Stenzel conducted an independent study in southern Peru. She volunteered at and studied the operations of Pariwana Hostel. At Pariwana, she learned that hostels that have shared spaces and host networking activities based on common interests are more successful than similar establishments without those amenities and events. Stenzel also studied historical Inca culture by visiting museums, ruins and a re-creation of an Incan festival. She also observed the cultures of distinct people groups in the floating islands of Uros, Taquile and Amantani on Lake Titicaca, as well as the cities of Arequipa, Ica, Paracas, Chincha and Lima.
Pirkle worked in a behavioral neuroscience laboratory under Kim Kirkpatrick, professor of psychological sciences. The experiment conducted over the summer was an expansion of a preliminary study that observed the impact of diet on impulsive choice. Pirkle used the Chapman Scholarship to research the affects of an unhealthy diet, specifically diets that were high in processed fat and sugar, on the psychological mechanisms of reward, timing and decision-making. The results of this experiment illustrated that diets high in processed fat and sugar cause timing and reward discrimination detriments.

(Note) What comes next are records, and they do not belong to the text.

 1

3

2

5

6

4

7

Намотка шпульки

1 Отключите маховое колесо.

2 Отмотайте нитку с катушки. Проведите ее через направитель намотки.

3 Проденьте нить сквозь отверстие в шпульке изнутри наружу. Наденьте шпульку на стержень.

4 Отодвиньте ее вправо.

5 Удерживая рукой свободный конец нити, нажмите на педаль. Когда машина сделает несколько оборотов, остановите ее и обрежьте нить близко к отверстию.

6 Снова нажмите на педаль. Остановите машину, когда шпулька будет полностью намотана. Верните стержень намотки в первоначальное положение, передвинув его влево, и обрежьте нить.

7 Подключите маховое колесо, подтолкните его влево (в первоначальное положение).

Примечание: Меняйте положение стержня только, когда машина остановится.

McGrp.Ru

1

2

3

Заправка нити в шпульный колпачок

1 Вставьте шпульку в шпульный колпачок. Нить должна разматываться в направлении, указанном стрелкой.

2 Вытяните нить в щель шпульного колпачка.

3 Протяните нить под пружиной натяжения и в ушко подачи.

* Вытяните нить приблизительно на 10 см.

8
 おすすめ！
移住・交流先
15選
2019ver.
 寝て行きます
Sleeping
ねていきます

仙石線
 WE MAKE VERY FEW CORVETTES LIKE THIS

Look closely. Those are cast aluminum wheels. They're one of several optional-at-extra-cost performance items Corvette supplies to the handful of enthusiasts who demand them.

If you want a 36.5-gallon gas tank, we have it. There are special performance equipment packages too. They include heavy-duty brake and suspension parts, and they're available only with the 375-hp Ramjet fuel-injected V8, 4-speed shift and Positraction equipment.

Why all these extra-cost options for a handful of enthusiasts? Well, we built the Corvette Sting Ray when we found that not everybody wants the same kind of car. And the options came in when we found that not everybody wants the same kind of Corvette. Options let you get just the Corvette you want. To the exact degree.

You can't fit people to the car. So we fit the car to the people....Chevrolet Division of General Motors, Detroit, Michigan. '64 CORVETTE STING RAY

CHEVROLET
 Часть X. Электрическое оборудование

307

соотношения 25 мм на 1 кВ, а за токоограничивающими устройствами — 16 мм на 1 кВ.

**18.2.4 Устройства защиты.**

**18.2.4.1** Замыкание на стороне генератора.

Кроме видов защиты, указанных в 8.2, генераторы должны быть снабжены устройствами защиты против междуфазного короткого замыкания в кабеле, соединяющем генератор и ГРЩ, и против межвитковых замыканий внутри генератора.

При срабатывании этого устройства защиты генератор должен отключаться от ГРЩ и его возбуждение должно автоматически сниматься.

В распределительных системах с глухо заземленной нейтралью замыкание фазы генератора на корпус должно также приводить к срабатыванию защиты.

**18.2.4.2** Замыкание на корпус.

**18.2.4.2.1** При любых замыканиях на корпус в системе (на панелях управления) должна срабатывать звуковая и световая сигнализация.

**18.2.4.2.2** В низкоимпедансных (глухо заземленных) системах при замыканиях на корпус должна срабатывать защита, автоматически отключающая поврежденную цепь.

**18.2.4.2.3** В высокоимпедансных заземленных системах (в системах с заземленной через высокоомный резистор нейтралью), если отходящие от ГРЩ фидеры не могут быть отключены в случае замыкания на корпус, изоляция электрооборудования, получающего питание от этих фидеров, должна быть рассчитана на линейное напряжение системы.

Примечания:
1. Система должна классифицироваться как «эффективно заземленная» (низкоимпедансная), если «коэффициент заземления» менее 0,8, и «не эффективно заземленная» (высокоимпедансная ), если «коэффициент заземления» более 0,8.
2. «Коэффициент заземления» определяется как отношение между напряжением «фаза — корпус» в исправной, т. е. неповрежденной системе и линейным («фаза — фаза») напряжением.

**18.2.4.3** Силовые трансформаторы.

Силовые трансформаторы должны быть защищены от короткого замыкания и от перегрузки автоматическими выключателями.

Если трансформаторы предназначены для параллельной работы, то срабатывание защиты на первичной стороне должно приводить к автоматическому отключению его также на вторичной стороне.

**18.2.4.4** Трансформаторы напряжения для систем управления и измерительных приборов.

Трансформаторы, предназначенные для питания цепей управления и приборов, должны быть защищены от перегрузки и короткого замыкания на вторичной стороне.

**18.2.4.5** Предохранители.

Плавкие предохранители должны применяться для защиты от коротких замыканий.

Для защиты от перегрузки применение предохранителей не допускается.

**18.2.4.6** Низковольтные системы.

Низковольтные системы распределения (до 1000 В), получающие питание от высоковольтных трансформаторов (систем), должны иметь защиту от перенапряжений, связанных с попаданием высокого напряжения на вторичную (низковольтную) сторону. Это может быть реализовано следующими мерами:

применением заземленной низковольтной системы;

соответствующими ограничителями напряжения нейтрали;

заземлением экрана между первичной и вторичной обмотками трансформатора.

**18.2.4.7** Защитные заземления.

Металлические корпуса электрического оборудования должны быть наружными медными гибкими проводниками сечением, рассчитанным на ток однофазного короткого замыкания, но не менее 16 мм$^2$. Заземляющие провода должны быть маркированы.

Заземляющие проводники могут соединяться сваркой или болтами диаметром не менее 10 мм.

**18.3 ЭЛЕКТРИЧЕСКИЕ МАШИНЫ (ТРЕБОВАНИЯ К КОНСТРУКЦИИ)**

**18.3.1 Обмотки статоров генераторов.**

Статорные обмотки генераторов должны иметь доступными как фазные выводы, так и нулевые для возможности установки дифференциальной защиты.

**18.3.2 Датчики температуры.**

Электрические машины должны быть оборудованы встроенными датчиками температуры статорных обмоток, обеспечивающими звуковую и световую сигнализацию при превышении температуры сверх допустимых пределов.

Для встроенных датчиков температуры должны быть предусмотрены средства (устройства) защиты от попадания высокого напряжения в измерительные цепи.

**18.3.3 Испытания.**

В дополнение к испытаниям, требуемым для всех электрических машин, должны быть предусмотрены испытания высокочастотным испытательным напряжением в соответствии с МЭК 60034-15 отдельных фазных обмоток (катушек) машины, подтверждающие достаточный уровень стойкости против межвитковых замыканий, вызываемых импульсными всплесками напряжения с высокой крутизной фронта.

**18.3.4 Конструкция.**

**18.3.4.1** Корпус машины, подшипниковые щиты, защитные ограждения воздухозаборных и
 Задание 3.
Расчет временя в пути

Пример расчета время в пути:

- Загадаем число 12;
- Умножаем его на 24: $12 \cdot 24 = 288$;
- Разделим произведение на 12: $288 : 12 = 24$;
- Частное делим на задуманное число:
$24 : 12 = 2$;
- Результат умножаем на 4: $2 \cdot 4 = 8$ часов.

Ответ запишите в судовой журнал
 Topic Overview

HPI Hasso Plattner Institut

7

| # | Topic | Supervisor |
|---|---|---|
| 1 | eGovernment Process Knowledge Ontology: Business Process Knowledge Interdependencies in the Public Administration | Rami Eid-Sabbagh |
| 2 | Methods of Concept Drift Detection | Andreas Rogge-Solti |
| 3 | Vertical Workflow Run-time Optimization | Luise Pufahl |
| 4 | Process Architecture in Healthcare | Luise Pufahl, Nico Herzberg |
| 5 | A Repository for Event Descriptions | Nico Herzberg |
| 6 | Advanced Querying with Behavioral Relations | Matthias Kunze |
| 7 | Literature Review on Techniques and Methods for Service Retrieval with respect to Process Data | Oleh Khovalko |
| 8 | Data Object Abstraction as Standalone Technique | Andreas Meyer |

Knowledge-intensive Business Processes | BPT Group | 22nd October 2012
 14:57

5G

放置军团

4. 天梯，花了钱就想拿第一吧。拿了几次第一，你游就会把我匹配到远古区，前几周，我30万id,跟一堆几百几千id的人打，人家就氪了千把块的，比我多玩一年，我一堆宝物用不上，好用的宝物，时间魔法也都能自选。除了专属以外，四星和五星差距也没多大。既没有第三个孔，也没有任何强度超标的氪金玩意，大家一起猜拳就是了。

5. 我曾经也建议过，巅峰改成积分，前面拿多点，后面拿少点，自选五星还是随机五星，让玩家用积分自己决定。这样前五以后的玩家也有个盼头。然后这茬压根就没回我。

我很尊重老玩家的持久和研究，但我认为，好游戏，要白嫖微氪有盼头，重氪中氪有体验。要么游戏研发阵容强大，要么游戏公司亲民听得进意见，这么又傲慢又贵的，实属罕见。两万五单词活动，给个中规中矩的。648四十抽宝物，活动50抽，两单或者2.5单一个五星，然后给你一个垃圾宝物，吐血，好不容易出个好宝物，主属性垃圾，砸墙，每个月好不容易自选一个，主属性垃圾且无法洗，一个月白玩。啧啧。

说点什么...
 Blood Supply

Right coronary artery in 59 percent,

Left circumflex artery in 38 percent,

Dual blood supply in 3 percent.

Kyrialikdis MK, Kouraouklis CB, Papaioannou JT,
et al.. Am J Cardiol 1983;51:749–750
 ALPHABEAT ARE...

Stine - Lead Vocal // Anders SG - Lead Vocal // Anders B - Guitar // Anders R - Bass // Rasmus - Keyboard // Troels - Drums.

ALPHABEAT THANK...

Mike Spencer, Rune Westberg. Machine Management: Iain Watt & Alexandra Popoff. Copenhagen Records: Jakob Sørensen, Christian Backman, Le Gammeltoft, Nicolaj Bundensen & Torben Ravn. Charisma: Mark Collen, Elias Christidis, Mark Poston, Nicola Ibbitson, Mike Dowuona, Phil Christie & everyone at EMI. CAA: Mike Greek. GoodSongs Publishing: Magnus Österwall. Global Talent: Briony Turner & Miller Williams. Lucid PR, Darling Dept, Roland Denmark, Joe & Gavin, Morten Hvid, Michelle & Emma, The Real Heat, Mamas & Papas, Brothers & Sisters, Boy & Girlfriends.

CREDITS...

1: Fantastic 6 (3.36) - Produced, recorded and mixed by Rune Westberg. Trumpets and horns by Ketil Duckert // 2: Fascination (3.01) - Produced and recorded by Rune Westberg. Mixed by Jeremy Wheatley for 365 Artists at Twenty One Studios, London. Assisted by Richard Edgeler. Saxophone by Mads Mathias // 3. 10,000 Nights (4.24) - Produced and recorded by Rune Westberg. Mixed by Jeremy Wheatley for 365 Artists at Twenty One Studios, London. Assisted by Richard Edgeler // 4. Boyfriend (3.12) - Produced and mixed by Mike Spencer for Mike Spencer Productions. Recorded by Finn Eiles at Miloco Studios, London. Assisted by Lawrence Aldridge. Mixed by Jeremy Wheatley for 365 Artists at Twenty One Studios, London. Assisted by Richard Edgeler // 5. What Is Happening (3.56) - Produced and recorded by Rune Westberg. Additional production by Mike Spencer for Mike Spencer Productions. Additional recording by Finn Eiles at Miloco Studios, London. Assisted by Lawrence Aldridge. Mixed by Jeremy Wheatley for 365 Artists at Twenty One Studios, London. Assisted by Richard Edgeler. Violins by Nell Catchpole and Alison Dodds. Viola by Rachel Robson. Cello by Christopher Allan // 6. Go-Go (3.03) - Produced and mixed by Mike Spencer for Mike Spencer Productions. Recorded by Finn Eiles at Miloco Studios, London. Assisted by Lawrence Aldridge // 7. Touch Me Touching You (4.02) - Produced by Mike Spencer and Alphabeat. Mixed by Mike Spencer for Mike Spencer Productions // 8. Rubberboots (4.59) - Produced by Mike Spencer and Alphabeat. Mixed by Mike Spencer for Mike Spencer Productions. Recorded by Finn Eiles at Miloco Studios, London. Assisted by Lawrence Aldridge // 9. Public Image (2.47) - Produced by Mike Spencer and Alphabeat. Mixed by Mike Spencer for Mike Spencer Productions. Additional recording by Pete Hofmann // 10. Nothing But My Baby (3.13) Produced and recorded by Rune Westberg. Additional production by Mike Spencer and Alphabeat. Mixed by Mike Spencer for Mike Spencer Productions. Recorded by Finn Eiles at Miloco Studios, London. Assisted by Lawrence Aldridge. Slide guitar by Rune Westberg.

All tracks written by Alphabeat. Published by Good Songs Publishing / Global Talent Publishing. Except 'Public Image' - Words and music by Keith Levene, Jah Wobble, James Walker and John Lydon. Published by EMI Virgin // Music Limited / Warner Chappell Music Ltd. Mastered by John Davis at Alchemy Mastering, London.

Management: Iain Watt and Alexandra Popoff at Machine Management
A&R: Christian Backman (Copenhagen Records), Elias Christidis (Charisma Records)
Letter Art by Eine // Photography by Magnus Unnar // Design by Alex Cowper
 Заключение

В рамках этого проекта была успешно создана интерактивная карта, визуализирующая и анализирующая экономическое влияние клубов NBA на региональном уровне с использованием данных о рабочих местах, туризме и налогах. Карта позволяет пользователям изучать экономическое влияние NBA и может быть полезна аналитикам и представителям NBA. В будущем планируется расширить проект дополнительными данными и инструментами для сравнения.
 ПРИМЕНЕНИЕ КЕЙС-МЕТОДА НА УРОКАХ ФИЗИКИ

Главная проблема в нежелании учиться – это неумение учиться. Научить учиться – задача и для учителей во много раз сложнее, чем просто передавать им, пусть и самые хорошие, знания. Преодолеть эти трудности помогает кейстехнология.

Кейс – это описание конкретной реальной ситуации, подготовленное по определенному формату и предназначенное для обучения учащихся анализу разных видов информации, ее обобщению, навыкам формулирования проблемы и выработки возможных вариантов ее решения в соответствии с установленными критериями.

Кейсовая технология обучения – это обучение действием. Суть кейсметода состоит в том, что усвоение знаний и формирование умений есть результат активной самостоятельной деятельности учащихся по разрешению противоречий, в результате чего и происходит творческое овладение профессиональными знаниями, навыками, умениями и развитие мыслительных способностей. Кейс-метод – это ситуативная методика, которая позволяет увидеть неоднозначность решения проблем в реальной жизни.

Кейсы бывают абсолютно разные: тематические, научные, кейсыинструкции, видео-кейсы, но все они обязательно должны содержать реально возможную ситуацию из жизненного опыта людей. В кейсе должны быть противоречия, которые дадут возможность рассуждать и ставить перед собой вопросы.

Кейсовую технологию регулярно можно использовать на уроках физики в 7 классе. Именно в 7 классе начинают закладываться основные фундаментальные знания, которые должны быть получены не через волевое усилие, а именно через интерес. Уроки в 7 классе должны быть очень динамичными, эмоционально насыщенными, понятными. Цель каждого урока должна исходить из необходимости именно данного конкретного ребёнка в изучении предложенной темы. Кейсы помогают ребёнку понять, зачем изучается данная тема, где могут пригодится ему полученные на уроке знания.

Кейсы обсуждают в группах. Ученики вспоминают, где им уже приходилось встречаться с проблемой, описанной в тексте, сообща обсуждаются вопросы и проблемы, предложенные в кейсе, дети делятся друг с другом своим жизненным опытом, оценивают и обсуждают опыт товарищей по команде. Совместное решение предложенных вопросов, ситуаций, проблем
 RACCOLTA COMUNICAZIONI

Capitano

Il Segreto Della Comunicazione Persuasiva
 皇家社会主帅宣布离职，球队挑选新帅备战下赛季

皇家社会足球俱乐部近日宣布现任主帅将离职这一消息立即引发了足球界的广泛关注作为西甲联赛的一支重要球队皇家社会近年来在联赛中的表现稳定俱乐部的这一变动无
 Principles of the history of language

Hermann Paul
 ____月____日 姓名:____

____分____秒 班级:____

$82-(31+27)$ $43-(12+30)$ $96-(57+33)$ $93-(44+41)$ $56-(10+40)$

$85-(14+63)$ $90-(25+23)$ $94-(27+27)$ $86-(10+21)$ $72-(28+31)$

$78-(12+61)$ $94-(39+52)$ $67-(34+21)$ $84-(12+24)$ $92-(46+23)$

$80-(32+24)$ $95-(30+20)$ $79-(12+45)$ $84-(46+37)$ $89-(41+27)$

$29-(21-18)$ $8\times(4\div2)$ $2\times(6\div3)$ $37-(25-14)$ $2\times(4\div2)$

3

The Mark Chapman Scholars Program was established by the late Mark Chapman, Clay Center. Chapman graduated from Kansas State University in 1965 with a dual bachelor's degree in history and political science. While at the university, he lettered in football, track and softball, and was a member of Army ROTC and Acacia fraternity. Chapman later earned a Juris Doctor from the University of Texas. As a generous benefactor to Kansas State University, he funded a wide variety of projects— including the Chapman Scholars Program — that continue to beneficially impact students in the College of Arts & Sciences and across the university.